Congress to Codify Religious Rights in Funerals

Last year a Houston Veterans’ Cemetery director was accused of banning all religious references from funerals occurring at her facility (as well as using the chapel as a storage shed, among other things).  A lawsuit was filed, and settled.  The consent decree prohibited the cemetery, then run by Arleen Ocasio, and the VA from interfering with or prohibiting religious references in the ceremonies.

This year, Rep. John Culberson (R-TX) has sponsored a bill that would codify in law the ruling in that consent decree.

Problems arose in Houston when the cemetery director misinterpreted [the] law to prohibit all religious speech. 

Though the Houston dispute was rectified, Culberson and the conservative Christian law firm Liberty Institute want an ironclad legal protection for grieving families.

“This was all about the government not being neutral, but being anti-religious, hostile,” Liberty Institute president Kelly Shackelford said.

Shackelford argued that VA policy, even with changes after the Houston lawsuit, is not sufficient to guarantee free religious expression.

Rep. Jerry McNerney (D-CA) seemed to think this would allow outsiders to “force prayers” on grieving families. Rep. Timothy J. Walz (D-Minn) made a statement that sounds reasonable at first:

“I want to be very careful that we strike that perfect balance” between the First Amendment’s ban on established religion and its protection of free exercise of religion, Walz cautioned.

Acting appropriately under the Constitution is good.  Thinking that anything related to this bill is remotely related to the “ban on established religion” is ridiculous.  However, Rep Walz also said

the most important issue is ensuring that families can determine the religious content of a service.

And that — which is what was always in place before the Houston kerfuffle — is fair.

One comment

  • I have done funerals there.

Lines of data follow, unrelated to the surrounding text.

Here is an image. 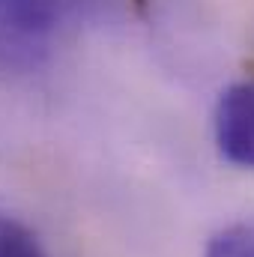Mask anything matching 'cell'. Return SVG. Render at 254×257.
Instances as JSON below:
<instances>
[{"label": "cell", "instance_id": "cell-1", "mask_svg": "<svg viewBox=\"0 0 254 257\" xmlns=\"http://www.w3.org/2000/svg\"><path fill=\"white\" fill-rule=\"evenodd\" d=\"M69 0H0V78L42 69L63 30Z\"/></svg>", "mask_w": 254, "mask_h": 257}, {"label": "cell", "instance_id": "cell-2", "mask_svg": "<svg viewBox=\"0 0 254 257\" xmlns=\"http://www.w3.org/2000/svg\"><path fill=\"white\" fill-rule=\"evenodd\" d=\"M215 144L221 156L254 171V84H233L215 105Z\"/></svg>", "mask_w": 254, "mask_h": 257}, {"label": "cell", "instance_id": "cell-3", "mask_svg": "<svg viewBox=\"0 0 254 257\" xmlns=\"http://www.w3.org/2000/svg\"><path fill=\"white\" fill-rule=\"evenodd\" d=\"M206 257H254V221H236L221 227L209 239Z\"/></svg>", "mask_w": 254, "mask_h": 257}, {"label": "cell", "instance_id": "cell-4", "mask_svg": "<svg viewBox=\"0 0 254 257\" xmlns=\"http://www.w3.org/2000/svg\"><path fill=\"white\" fill-rule=\"evenodd\" d=\"M0 257H45V251L27 224L0 215Z\"/></svg>", "mask_w": 254, "mask_h": 257}]
</instances>
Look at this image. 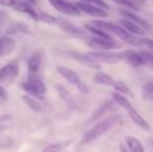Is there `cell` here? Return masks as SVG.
I'll use <instances>...</instances> for the list:
<instances>
[{
    "instance_id": "1",
    "label": "cell",
    "mask_w": 153,
    "mask_h": 152,
    "mask_svg": "<svg viewBox=\"0 0 153 152\" xmlns=\"http://www.w3.org/2000/svg\"><path fill=\"white\" fill-rule=\"evenodd\" d=\"M120 118H121L120 116H111V117L105 118V120L100 121L98 124H95L91 129H89V131L83 135V137H82V140H81V144H89V143L97 140L98 137L105 135L109 129L113 128L116 124H118Z\"/></svg>"
},
{
    "instance_id": "2",
    "label": "cell",
    "mask_w": 153,
    "mask_h": 152,
    "mask_svg": "<svg viewBox=\"0 0 153 152\" xmlns=\"http://www.w3.org/2000/svg\"><path fill=\"white\" fill-rule=\"evenodd\" d=\"M22 89L27 94H30L32 97H36V98H45L46 92H47L46 83L42 80L36 78V75H30L28 80L22 82Z\"/></svg>"
},
{
    "instance_id": "3",
    "label": "cell",
    "mask_w": 153,
    "mask_h": 152,
    "mask_svg": "<svg viewBox=\"0 0 153 152\" xmlns=\"http://www.w3.org/2000/svg\"><path fill=\"white\" fill-rule=\"evenodd\" d=\"M50 4L55 8L58 12L65 13V15L69 16H79L82 11L78 8L76 4H73L70 1H66V0H48Z\"/></svg>"
},
{
    "instance_id": "4",
    "label": "cell",
    "mask_w": 153,
    "mask_h": 152,
    "mask_svg": "<svg viewBox=\"0 0 153 152\" xmlns=\"http://www.w3.org/2000/svg\"><path fill=\"white\" fill-rule=\"evenodd\" d=\"M87 46L97 51L113 50V48L120 47V45H117L114 39H105V38H97V37H93L90 39H87Z\"/></svg>"
},
{
    "instance_id": "5",
    "label": "cell",
    "mask_w": 153,
    "mask_h": 152,
    "mask_svg": "<svg viewBox=\"0 0 153 152\" xmlns=\"http://www.w3.org/2000/svg\"><path fill=\"white\" fill-rule=\"evenodd\" d=\"M76 5H78V8L82 12L87 13V15L93 16V18L103 19V18H108V15H109L108 10H105V8H102V7H98V5H95V4H91V3L78 1Z\"/></svg>"
},
{
    "instance_id": "6",
    "label": "cell",
    "mask_w": 153,
    "mask_h": 152,
    "mask_svg": "<svg viewBox=\"0 0 153 152\" xmlns=\"http://www.w3.org/2000/svg\"><path fill=\"white\" fill-rule=\"evenodd\" d=\"M89 55L91 58H94L97 62L100 63H117V62L122 61L120 53H111L110 50H105V51H97L93 50L91 53H89Z\"/></svg>"
},
{
    "instance_id": "7",
    "label": "cell",
    "mask_w": 153,
    "mask_h": 152,
    "mask_svg": "<svg viewBox=\"0 0 153 152\" xmlns=\"http://www.w3.org/2000/svg\"><path fill=\"white\" fill-rule=\"evenodd\" d=\"M120 55H121L122 61H125L126 63H129L133 67H140L144 63H146V61L141 55V53H137L134 50H125L122 53H120Z\"/></svg>"
},
{
    "instance_id": "8",
    "label": "cell",
    "mask_w": 153,
    "mask_h": 152,
    "mask_svg": "<svg viewBox=\"0 0 153 152\" xmlns=\"http://www.w3.org/2000/svg\"><path fill=\"white\" fill-rule=\"evenodd\" d=\"M19 73V67L15 63H8L5 66L0 67V82L11 83L16 78Z\"/></svg>"
},
{
    "instance_id": "9",
    "label": "cell",
    "mask_w": 153,
    "mask_h": 152,
    "mask_svg": "<svg viewBox=\"0 0 153 152\" xmlns=\"http://www.w3.org/2000/svg\"><path fill=\"white\" fill-rule=\"evenodd\" d=\"M42 59H43V53L40 50H36L30 55L28 62H27V66H28V73L30 75H35L40 69V65H42Z\"/></svg>"
},
{
    "instance_id": "10",
    "label": "cell",
    "mask_w": 153,
    "mask_h": 152,
    "mask_svg": "<svg viewBox=\"0 0 153 152\" xmlns=\"http://www.w3.org/2000/svg\"><path fill=\"white\" fill-rule=\"evenodd\" d=\"M56 72H58L59 74H61L66 81H69L70 83H73V85H75V86H78L79 83L82 82V80H81V77H79V74H78L76 72H74L73 69H70V67H66V66H56Z\"/></svg>"
},
{
    "instance_id": "11",
    "label": "cell",
    "mask_w": 153,
    "mask_h": 152,
    "mask_svg": "<svg viewBox=\"0 0 153 152\" xmlns=\"http://www.w3.org/2000/svg\"><path fill=\"white\" fill-rule=\"evenodd\" d=\"M12 7L15 8L16 11H19V12H23V13H26V15H30L32 19L38 20L39 12H36V11H35V8L31 5V3L27 1V0H26V1H22V0H15V3H13Z\"/></svg>"
},
{
    "instance_id": "12",
    "label": "cell",
    "mask_w": 153,
    "mask_h": 152,
    "mask_svg": "<svg viewBox=\"0 0 153 152\" xmlns=\"http://www.w3.org/2000/svg\"><path fill=\"white\" fill-rule=\"evenodd\" d=\"M120 24H121L128 32L136 35V37H143V35L145 34V28H143V27L138 26L137 23H134V22L129 20V19H126V18L121 19V20H120Z\"/></svg>"
},
{
    "instance_id": "13",
    "label": "cell",
    "mask_w": 153,
    "mask_h": 152,
    "mask_svg": "<svg viewBox=\"0 0 153 152\" xmlns=\"http://www.w3.org/2000/svg\"><path fill=\"white\" fill-rule=\"evenodd\" d=\"M16 47V42L12 37H1L0 38V58L11 54Z\"/></svg>"
},
{
    "instance_id": "14",
    "label": "cell",
    "mask_w": 153,
    "mask_h": 152,
    "mask_svg": "<svg viewBox=\"0 0 153 152\" xmlns=\"http://www.w3.org/2000/svg\"><path fill=\"white\" fill-rule=\"evenodd\" d=\"M111 108H113V101L103 102L102 105H100V107H98L97 109L91 113V115H90L89 120H87V124L93 123V121H97V120H100V118H102L103 116H105V113L108 112V110H110Z\"/></svg>"
},
{
    "instance_id": "15",
    "label": "cell",
    "mask_w": 153,
    "mask_h": 152,
    "mask_svg": "<svg viewBox=\"0 0 153 152\" xmlns=\"http://www.w3.org/2000/svg\"><path fill=\"white\" fill-rule=\"evenodd\" d=\"M128 112H129V116H130V118H132V121L138 127V128H141L143 131H146V132L151 131V124H149L134 108H132V109L128 110Z\"/></svg>"
},
{
    "instance_id": "16",
    "label": "cell",
    "mask_w": 153,
    "mask_h": 152,
    "mask_svg": "<svg viewBox=\"0 0 153 152\" xmlns=\"http://www.w3.org/2000/svg\"><path fill=\"white\" fill-rule=\"evenodd\" d=\"M71 57H74L76 61H79L81 63L86 65L89 67H93V69H98L100 67V62H97L94 58L89 55V54H81V53H76V51H71Z\"/></svg>"
},
{
    "instance_id": "17",
    "label": "cell",
    "mask_w": 153,
    "mask_h": 152,
    "mask_svg": "<svg viewBox=\"0 0 153 152\" xmlns=\"http://www.w3.org/2000/svg\"><path fill=\"white\" fill-rule=\"evenodd\" d=\"M56 92H58L59 97L62 98V101H63L69 108L74 109L75 108V100H74V97H73V94L62 85H56Z\"/></svg>"
},
{
    "instance_id": "18",
    "label": "cell",
    "mask_w": 153,
    "mask_h": 152,
    "mask_svg": "<svg viewBox=\"0 0 153 152\" xmlns=\"http://www.w3.org/2000/svg\"><path fill=\"white\" fill-rule=\"evenodd\" d=\"M121 13L124 15V18H126V19H129V20H132V22H134V23H137L138 26H141L143 28L151 30V26H149V23L145 20V19H143L141 16H138L137 13L132 12L130 10H122Z\"/></svg>"
},
{
    "instance_id": "19",
    "label": "cell",
    "mask_w": 153,
    "mask_h": 152,
    "mask_svg": "<svg viewBox=\"0 0 153 152\" xmlns=\"http://www.w3.org/2000/svg\"><path fill=\"white\" fill-rule=\"evenodd\" d=\"M73 143L71 139H67V140H62V142H55V143H51V144H47L45 148H43L42 152H62L63 150H66L70 144Z\"/></svg>"
},
{
    "instance_id": "20",
    "label": "cell",
    "mask_w": 153,
    "mask_h": 152,
    "mask_svg": "<svg viewBox=\"0 0 153 152\" xmlns=\"http://www.w3.org/2000/svg\"><path fill=\"white\" fill-rule=\"evenodd\" d=\"M125 144H126L129 152H145L143 143L134 136H126L125 137Z\"/></svg>"
},
{
    "instance_id": "21",
    "label": "cell",
    "mask_w": 153,
    "mask_h": 152,
    "mask_svg": "<svg viewBox=\"0 0 153 152\" xmlns=\"http://www.w3.org/2000/svg\"><path fill=\"white\" fill-rule=\"evenodd\" d=\"M94 82L98 83V85H105V86H113L114 83V80L113 77H110L109 74H106V73L103 72H97L94 74Z\"/></svg>"
},
{
    "instance_id": "22",
    "label": "cell",
    "mask_w": 153,
    "mask_h": 152,
    "mask_svg": "<svg viewBox=\"0 0 153 152\" xmlns=\"http://www.w3.org/2000/svg\"><path fill=\"white\" fill-rule=\"evenodd\" d=\"M111 97H113V101L116 102V104H118L120 107L125 108L126 110H130L133 108L132 104H130V101L126 98V97H125V94H121V93H118V92L114 90L113 94H111Z\"/></svg>"
},
{
    "instance_id": "23",
    "label": "cell",
    "mask_w": 153,
    "mask_h": 152,
    "mask_svg": "<svg viewBox=\"0 0 153 152\" xmlns=\"http://www.w3.org/2000/svg\"><path fill=\"white\" fill-rule=\"evenodd\" d=\"M22 100H23V102L30 108V109L35 110V112H40V110H43V107L40 105V102L38 101L36 98H34L32 96H30V94H24V96L22 97Z\"/></svg>"
},
{
    "instance_id": "24",
    "label": "cell",
    "mask_w": 153,
    "mask_h": 152,
    "mask_svg": "<svg viewBox=\"0 0 153 152\" xmlns=\"http://www.w3.org/2000/svg\"><path fill=\"white\" fill-rule=\"evenodd\" d=\"M141 96L146 101H153V81H148L144 83L141 89Z\"/></svg>"
},
{
    "instance_id": "25",
    "label": "cell",
    "mask_w": 153,
    "mask_h": 152,
    "mask_svg": "<svg viewBox=\"0 0 153 152\" xmlns=\"http://www.w3.org/2000/svg\"><path fill=\"white\" fill-rule=\"evenodd\" d=\"M59 23H61V27H62V28L66 30L67 32H71V34L78 35V37H85V31H83V30H81V28H78V27L73 26V24H71V23H69V22H66V20H61Z\"/></svg>"
},
{
    "instance_id": "26",
    "label": "cell",
    "mask_w": 153,
    "mask_h": 152,
    "mask_svg": "<svg viewBox=\"0 0 153 152\" xmlns=\"http://www.w3.org/2000/svg\"><path fill=\"white\" fill-rule=\"evenodd\" d=\"M113 88L116 92H118V93H121V94H125V96H130V94H132L129 86H128L126 83H124L122 81H114Z\"/></svg>"
},
{
    "instance_id": "27",
    "label": "cell",
    "mask_w": 153,
    "mask_h": 152,
    "mask_svg": "<svg viewBox=\"0 0 153 152\" xmlns=\"http://www.w3.org/2000/svg\"><path fill=\"white\" fill-rule=\"evenodd\" d=\"M38 20L43 22V23H47V24H55V23H58V19H56L55 16L48 15L47 12H39Z\"/></svg>"
},
{
    "instance_id": "28",
    "label": "cell",
    "mask_w": 153,
    "mask_h": 152,
    "mask_svg": "<svg viewBox=\"0 0 153 152\" xmlns=\"http://www.w3.org/2000/svg\"><path fill=\"white\" fill-rule=\"evenodd\" d=\"M113 1L118 3L121 5H125L129 10H138V5L134 3V0H113Z\"/></svg>"
},
{
    "instance_id": "29",
    "label": "cell",
    "mask_w": 153,
    "mask_h": 152,
    "mask_svg": "<svg viewBox=\"0 0 153 152\" xmlns=\"http://www.w3.org/2000/svg\"><path fill=\"white\" fill-rule=\"evenodd\" d=\"M81 1L91 3V4H95V5H98V7H102V8H105V10H109L108 3L103 1V0H81Z\"/></svg>"
},
{
    "instance_id": "30",
    "label": "cell",
    "mask_w": 153,
    "mask_h": 152,
    "mask_svg": "<svg viewBox=\"0 0 153 152\" xmlns=\"http://www.w3.org/2000/svg\"><path fill=\"white\" fill-rule=\"evenodd\" d=\"M7 100H8V94H7V92H5V89L3 88V86H0V104L5 102Z\"/></svg>"
},
{
    "instance_id": "31",
    "label": "cell",
    "mask_w": 153,
    "mask_h": 152,
    "mask_svg": "<svg viewBox=\"0 0 153 152\" xmlns=\"http://www.w3.org/2000/svg\"><path fill=\"white\" fill-rule=\"evenodd\" d=\"M141 43L143 45H146L149 48L153 51V39H146V38H141Z\"/></svg>"
},
{
    "instance_id": "32",
    "label": "cell",
    "mask_w": 153,
    "mask_h": 152,
    "mask_svg": "<svg viewBox=\"0 0 153 152\" xmlns=\"http://www.w3.org/2000/svg\"><path fill=\"white\" fill-rule=\"evenodd\" d=\"M78 89L81 92H83V93H87V92H89V89H87V86H86V83H83V82H81L78 85Z\"/></svg>"
},
{
    "instance_id": "33",
    "label": "cell",
    "mask_w": 153,
    "mask_h": 152,
    "mask_svg": "<svg viewBox=\"0 0 153 152\" xmlns=\"http://www.w3.org/2000/svg\"><path fill=\"white\" fill-rule=\"evenodd\" d=\"M13 3H15V0H0V4L1 5H11L12 7Z\"/></svg>"
},
{
    "instance_id": "34",
    "label": "cell",
    "mask_w": 153,
    "mask_h": 152,
    "mask_svg": "<svg viewBox=\"0 0 153 152\" xmlns=\"http://www.w3.org/2000/svg\"><path fill=\"white\" fill-rule=\"evenodd\" d=\"M120 152H129V150H128L126 144H120Z\"/></svg>"
},
{
    "instance_id": "35",
    "label": "cell",
    "mask_w": 153,
    "mask_h": 152,
    "mask_svg": "<svg viewBox=\"0 0 153 152\" xmlns=\"http://www.w3.org/2000/svg\"><path fill=\"white\" fill-rule=\"evenodd\" d=\"M27 1H30V3H35L36 0H27Z\"/></svg>"
},
{
    "instance_id": "36",
    "label": "cell",
    "mask_w": 153,
    "mask_h": 152,
    "mask_svg": "<svg viewBox=\"0 0 153 152\" xmlns=\"http://www.w3.org/2000/svg\"><path fill=\"white\" fill-rule=\"evenodd\" d=\"M151 144H152V147H153V139L151 140Z\"/></svg>"
},
{
    "instance_id": "37",
    "label": "cell",
    "mask_w": 153,
    "mask_h": 152,
    "mask_svg": "<svg viewBox=\"0 0 153 152\" xmlns=\"http://www.w3.org/2000/svg\"><path fill=\"white\" fill-rule=\"evenodd\" d=\"M138 1H141V3H144V1H145V0H138Z\"/></svg>"
}]
</instances>
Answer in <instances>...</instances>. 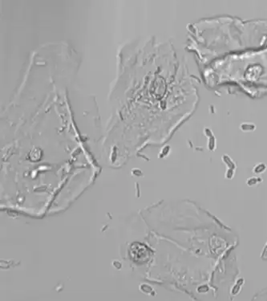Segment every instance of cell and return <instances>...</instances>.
Wrapping results in <instances>:
<instances>
[{
  "mask_svg": "<svg viewBox=\"0 0 267 301\" xmlns=\"http://www.w3.org/2000/svg\"><path fill=\"white\" fill-rule=\"evenodd\" d=\"M135 246L138 249L139 252L134 248H132L131 252L132 253V258L134 260H136L137 261H145V258H148V256H149L148 255V251H145V246L140 245L139 243L138 244H136Z\"/></svg>",
  "mask_w": 267,
  "mask_h": 301,
  "instance_id": "obj_1",
  "label": "cell"
},
{
  "mask_svg": "<svg viewBox=\"0 0 267 301\" xmlns=\"http://www.w3.org/2000/svg\"><path fill=\"white\" fill-rule=\"evenodd\" d=\"M262 182H263V179L261 177H249L247 179L246 183L248 186L253 187L257 186V185L261 183Z\"/></svg>",
  "mask_w": 267,
  "mask_h": 301,
  "instance_id": "obj_2",
  "label": "cell"
},
{
  "mask_svg": "<svg viewBox=\"0 0 267 301\" xmlns=\"http://www.w3.org/2000/svg\"><path fill=\"white\" fill-rule=\"evenodd\" d=\"M244 284V280L243 279H238L237 281V284L233 287L231 289V294L233 295H237L242 290V286Z\"/></svg>",
  "mask_w": 267,
  "mask_h": 301,
  "instance_id": "obj_3",
  "label": "cell"
},
{
  "mask_svg": "<svg viewBox=\"0 0 267 301\" xmlns=\"http://www.w3.org/2000/svg\"><path fill=\"white\" fill-rule=\"evenodd\" d=\"M267 170V166L264 163H258L253 167L252 172L255 174H261Z\"/></svg>",
  "mask_w": 267,
  "mask_h": 301,
  "instance_id": "obj_4",
  "label": "cell"
}]
</instances>
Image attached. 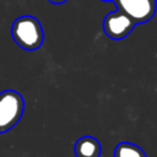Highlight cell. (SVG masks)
<instances>
[{"mask_svg":"<svg viewBox=\"0 0 157 157\" xmlns=\"http://www.w3.org/2000/svg\"><path fill=\"white\" fill-rule=\"evenodd\" d=\"M13 40L25 50H37L44 39L40 22L29 15L17 17L11 26Z\"/></svg>","mask_w":157,"mask_h":157,"instance_id":"obj_1","label":"cell"},{"mask_svg":"<svg viewBox=\"0 0 157 157\" xmlns=\"http://www.w3.org/2000/svg\"><path fill=\"white\" fill-rule=\"evenodd\" d=\"M25 101L22 96L12 90L0 93V134L12 129L22 118Z\"/></svg>","mask_w":157,"mask_h":157,"instance_id":"obj_2","label":"cell"},{"mask_svg":"<svg viewBox=\"0 0 157 157\" xmlns=\"http://www.w3.org/2000/svg\"><path fill=\"white\" fill-rule=\"evenodd\" d=\"M115 2L119 11L128 15L135 25L147 22L156 12V1L153 0H115Z\"/></svg>","mask_w":157,"mask_h":157,"instance_id":"obj_3","label":"cell"},{"mask_svg":"<svg viewBox=\"0 0 157 157\" xmlns=\"http://www.w3.org/2000/svg\"><path fill=\"white\" fill-rule=\"evenodd\" d=\"M134 26L135 22L119 10L108 13L103 20V29L105 34L114 40L125 38L132 31Z\"/></svg>","mask_w":157,"mask_h":157,"instance_id":"obj_4","label":"cell"},{"mask_svg":"<svg viewBox=\"0 0 157 157\" xmlns=\"http://www.w3.org/2000/svg\"><path fill=\"white\" fill-rule=\"evenodd\" d=\"M74 151L76 157H99L102 146L96 137L82 136L75 142Z\"/></svg>","mask_w":157,"mask_h":157,"instance_id":"obj_5","label":"cell"},{"mask_svg":"<svg viewBox=\"0 0 157 157\" xmlns=\"http://www.w3.org/2000/svg\"><path fill=\"white\" fill-rule=\"evenodd\" d=\"M114 157H147L145 151L135 144L120 142L114 150Z\"/></svg>","mask_w":157,"mask_h":157,"instance_id":"obj_6","label":"cell"},{"mask_svg":"<svg viewBox=\"0 0 157 157\" xmlns=\"http://www.w3.org/2000/svg\"><path fill=\"white\" fill-rule=\"evenodd\" d=\"M52 4H56V5H59V4H64V2H66L67 0H49Z\"/></svg>","mask_w":157,"mask_h":157,"instance_id":"obj_7","label":"cell"},{"mask_svg":"<svg viewBox=\"0 0 157 157\" xmlns=\"http://www.w3.org/2000/svg\"><path fill=\"white\" fill-rule=\"evenodd\" d=\"M102 1H115V0H102Z\"/></svg>","mask_w":157,"mask_h":157,"instance_id":"obj_8","label":"cell"},{"mask_svg":"<svg viewBox=\"0 0 157 157\" xmlns=\"http://www.w3.org/2000/svg\"><path fill=\"white\" fill-rule=\"evenodd\" d=\"M153 1H157V0H153Z\"/></svg>","mask_w":157,"mask_h":157,"instance_id":"obj_9","label":"cell"}]
</instances>
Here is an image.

No one ever suggested any restrictions. This was the most mis-reported story ever.

    They simply wanted those veterans groups that are volunteers for the cemetery, and assigned by the cemetery to funerals, to follow DA protocol on military honors–and to omit the additional ceremonies and verbiage of the ceremonies of those organizations unless specifically requested by families. They wanted the ladies who greet the families to not offer religious language or blessings, and to respect the fact that lots of families are of different religions or of no religion. The family’s wishes is to be the deciding factor. No one ever claimed that a civilian pastor or a military chaplain was restricted in what he or she might say at a funeral.

    You get 20 minutes for a graveside ceremony at a federal cemetery in most cases. Ceremonies with incantations read over each fold, or blessings over presentations of shell casings, are not part of military honors. Those include: firing of volleys and folding and presentation of a flag with a specified formula of presentation. This was much ado about nothing.

    I’ve never heard of anyone doing a service in the chapel there. I didn’t even know there was a chapel.

    The director did overextend herself when she demanded the right to censor a minister’s prayer at the Memorial Day service. That was none of her business. Critics were right on that, I believe.